Levi Carter Park is located at 3100 Abbott Drive in East Omaha, Nebraska. It was named after one of Omaha's original industrialists, Levi Carter, who ran a white lead smelter in the area.

As recently as 1876, Levi Carter Park was the west bank of the Missouri River. The next year flooding caused the river to jump its banks and shorten the main stream, with the long meander becoming an oxbow lake. Residents on both sides of the river now found themselves on the west bank, attached to Nebraska. Because of this their lake was originally called "Cut-Off Lake."

The name was first changed in the late 1900s to Lake Nicoma for the fabled Omaha wife of early Nebraska settler Peter A. Sarpy. Around that time the lake was a popular resort area. The surrounding park was home to sailing events, Bungalow City, the Omaha Gun Club, and a YMCA Camp as late as the 1930s.
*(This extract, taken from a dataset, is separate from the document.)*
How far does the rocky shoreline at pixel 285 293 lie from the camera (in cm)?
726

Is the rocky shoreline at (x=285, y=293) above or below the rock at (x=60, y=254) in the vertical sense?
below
The area around the lake included "a boathouse at the foot of Locust street, hotels and club houses were numerous and the lake was the scene of many a pleasant rowing and fishing party."

In the early 1890s the city of Omaha renamed the lake in honor of Levi Carter after his widow donated $1,000,000 to the City of Omaha for upgrades to the area around the lake, which the city named Levi Carter Park.

In 1896 the United States Supreme Court ruled that the neighboring town of Carter Lake belonged to the State of Iowa.

The Civilian Conservation Corps (CCC) built a camp in the park and facilitated the first major developments, including building roadways, removing old railroad bridges, installing landscaping and constructing boardwalks. They also built up the Omaha Municipal Beach, including installing sand, renovating existing piers and constructing bathhouses capable of handling 10,000 users simultaneously. The bathhouses constructed by the CCC for men and women as well as the concessions building have recently been renovated by the City of Omaha Parks and Recreation department, and were included in the New Deal Work Relief Projects in Nebraska listing National Register of Historic Places in 2010.